## 課題の内容
1/ 血圧の文章のうち、「血圧とは、そもそも何ですか?」から「Hgで血圧が高いと言えます。」までを、両端も含めて一字一句変えずに書き写すこと。
2/ 血圧の文章をもとに、次の問いに答えてください。答えにも同じ記号を付けること。
(a) 血圧は何と何で決まるか。
(b) 高血圧が「サイレント・キラー」と呼ばれるのはなぜか。
(c) 薬物による治療が必要とされるのは、血圧がどの値の場合か。
3/ 血圧の文章で「高血圧が続くと」から始まる段落を、主な事実を残したまま箇条書きに書き直すこと。

## 提示文
• • • •

血圧とは、そもそも何ですか?
血管を流れる血液の圧力です。血液を全身に送り、栄養分や酸素を運ぶのに必要です。ポンプに当たる心臓が収縮して血液を送り出す時の最大圧が収縮期血圧(最高血圧)、その後心臓が血液を吸い込む作業をしている時が拡張期血圧(最低血圧)です。血圧は「心臓から送り出される血液量」と「血管のしなやかさ」で決まります。
高血圧は症状のないサイレント・キラー
高血圧が続くと、第1に血管壁が厚くなり、内腔が狭くなります。第2に必要以上に高い血圧の影響で臓器に負担が掛かり、機能障害の原因となります。これらの変化は痛みを伴わずに進行するため「サイレント・キラー」と呼ばれます。高血圧から引き起こされる病気には、心筋梗塞、脳卒中、四肢の閉塞性動脈硬化症、腎障害があります。
高血圧の診断基準は?
収縮期血圧140mmHg以上、または拡張期血圧90mmHg以上が継続して計測されれば「高血圧(Bluthockdruck、Hypertonie)」と診断されます(図1)。収縮期血圧160mmHg以上、または拡張期血圧100mmHg以上の場合は薬物による治療が必要です。自宅で血圧を測定した場合は、安静時の収縮期血圧135mmHg以上もしくは拡張期血圧85mmHgで血圧が高いと言えます。

• • • •

## データ抜粋
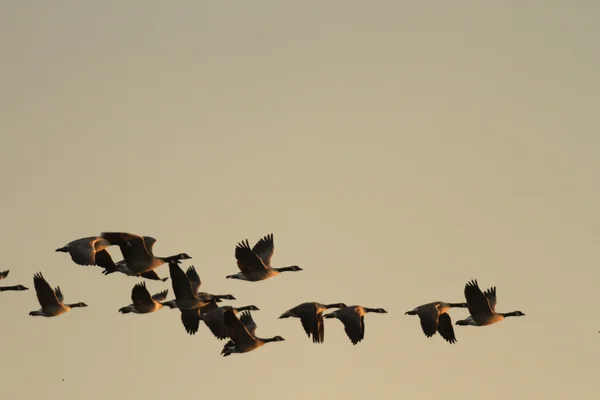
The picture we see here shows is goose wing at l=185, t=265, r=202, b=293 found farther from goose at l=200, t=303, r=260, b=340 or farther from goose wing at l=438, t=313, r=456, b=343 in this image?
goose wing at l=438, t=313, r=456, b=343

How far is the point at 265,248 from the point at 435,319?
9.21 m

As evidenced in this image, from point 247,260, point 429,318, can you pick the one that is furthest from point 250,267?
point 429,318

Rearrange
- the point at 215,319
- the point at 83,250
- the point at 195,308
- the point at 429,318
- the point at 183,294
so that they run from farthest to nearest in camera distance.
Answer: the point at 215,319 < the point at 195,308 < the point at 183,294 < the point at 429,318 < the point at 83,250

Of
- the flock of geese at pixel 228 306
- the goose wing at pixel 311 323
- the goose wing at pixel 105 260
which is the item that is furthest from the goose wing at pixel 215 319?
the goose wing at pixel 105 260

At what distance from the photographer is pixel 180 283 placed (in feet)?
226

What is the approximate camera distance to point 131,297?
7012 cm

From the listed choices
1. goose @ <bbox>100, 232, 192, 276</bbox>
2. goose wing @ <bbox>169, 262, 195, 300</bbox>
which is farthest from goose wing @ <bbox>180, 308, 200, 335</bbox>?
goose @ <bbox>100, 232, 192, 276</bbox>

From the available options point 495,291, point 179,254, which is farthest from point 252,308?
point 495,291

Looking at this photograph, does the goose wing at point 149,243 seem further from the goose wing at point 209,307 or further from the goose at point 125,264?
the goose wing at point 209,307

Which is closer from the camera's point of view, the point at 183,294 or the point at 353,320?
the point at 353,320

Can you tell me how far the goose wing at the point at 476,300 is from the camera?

• • • •

## 各課題の解答
1/
血圧とは、そもそも何ですか?
血管を流れる血液の圧力です。血液を全身に送り、栄養分や酸素を運ぶのに必要です。ポンプに当たる心臓が収縮して血液を送り出す時の最大圧が収縮期血圧(最高血圧)、その後心臓が血液を吸い込む作業をしている時が拡張期血圧(最低血圧)です。血圧は「心臓から送り出される血液量」と「血管のしなやかさ」で決まります。
高血圧は症状のないサイレント・キラー
高血圧が続くと、第1に血管壁が厚くなり、内腔が狭くなります。第2に必要以上に高い血圧の影響で臓器に負担が掛かり、機能障害の原因となります。これらの変化は痛みを伴わずに進行するため「サイレント・キラー」と呼ばれます。高血圧から引き起こされる病気には、心筋梗塞、脳卒中、四肢の閉塞性動脈硬化症、腎障害があります。
高血圧の診断基準は?
収縮期血圧140mmHg以上、または拡張期血圧90mmHg以上が継続して計測されれば「高血圧(Bluthockdruck、Hypertonie)」と診断されます(図1)。収縮期血圧160mmHg以上、または拡張期血圧100mmHg以上の場合は薬物による治療が必要です。自宅で血圧を測定した場合は、安静時の収縮期血圧135mmHg以上もしくは拡張期血圧85mmHgで血圧が高いと言えます。

2/
(a) 「心臓から送り出される血液量」と「血管のしなやかさ」
(b) 血管や臓器の変化が痛みを伴わずに進行するため
(c) 収縮期血圧160mmHg以上、または拡張期血圧100mmHg以上の場合

3/
・血管壁が厚くなり、内腔が狭くなる
・必要以上に高い血圧の影響で臓器に負担が掛かり、機能障害の原因となる
・これらの変化は痛みを伴わずに進行するため「サイレント・キラー」と呼ばれる
・高血圧から引き起こされる病気:心筋梗塞、脳卒中、四肢の閉塞性動脈硬化症、腎障害